▶ [Page excerpt]
** BEGIN **

Closed regine709 closed 4 years ago

regine709 commented 4 years ago

Hi Joe,

Please consider adding this - this is a module to do kinematic analysis for rock slope stability. Three modes of rock block failures can be analyzed, i.e. planar sliding, wedge sliding and flexural toppling. You can use the module to generate plots below: basic

And you can check which joints/intersections are in the potential failure zones, and highlight / count them: check

Scripts to produce the plots above and sample data are added in the examples folder. There are other examples to show how to control the plot styles, and how to use a single combined plot to analyze the three failure modes.

But please note that for this module, I import a package called Shapely to do the geometry manipulation, such as splitting polygons. Since this package is not previously included in mplstereonet, I don't know whether you will prefer this.

I use mplstereonet occasionally at work, and I really appreciate it. I think it would be great if we can also do kinematic analysis with mplstereonet. I'm rather new to python packages and Git. If you have any comments or suggestions, please let me know.

Thanks, Regine

joferkington commented 4 years ago

Hi @regine709 - This is a really nice implementation! Thanks a ton for the PR! I really appreciate that you took the time to do this and the documentation and examples are fantastic.

A couple very minor requests:

  1. apparent_dip and azimuth_diff should probably go in analysis.py, as they're generally useful for other types of analysis as well.
  2. mplstereonet still supports python 2.x as well as 3.x, so the classes should explicitly inherit from object (won't matter yet for what you have, but if a @property/etc is added, it'll silently fail to work in 2.x unless the class inherits from object).

** END **

▶ [Set of tasks]
[a] Name every mode of rock block failure that the pull request thread says the module can analyze.
[b] Reproduce the part of the pull request thread starting with "Thanks, Regine" and going on through "examples are fantastic.".
[c] Render this sentence from the pull request thread in Spanish: "I use mplstereonet occasionally at work, and I really appreciate it."

▶ [Collected data]
** BEGIN **

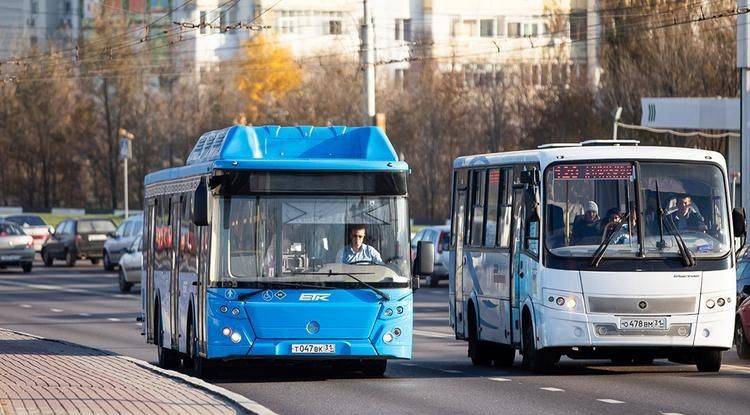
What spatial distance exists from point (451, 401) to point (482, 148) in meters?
80.8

** END **

▶ [Exercise answers]
[a]
Planar sliding
Wedge sliding
Flexural toppling

[b]
Thanks, Regine

joferkington commented 4 years ago

Hi @regine709 - This is a really nice implementation! Thanks a ton for the PR! I really appreciate that you took the time to do this and the documentation and examples are fantastic.

[c] Uso mplstereonet de vez en cuando en el trabajo y realmente lo aprecio.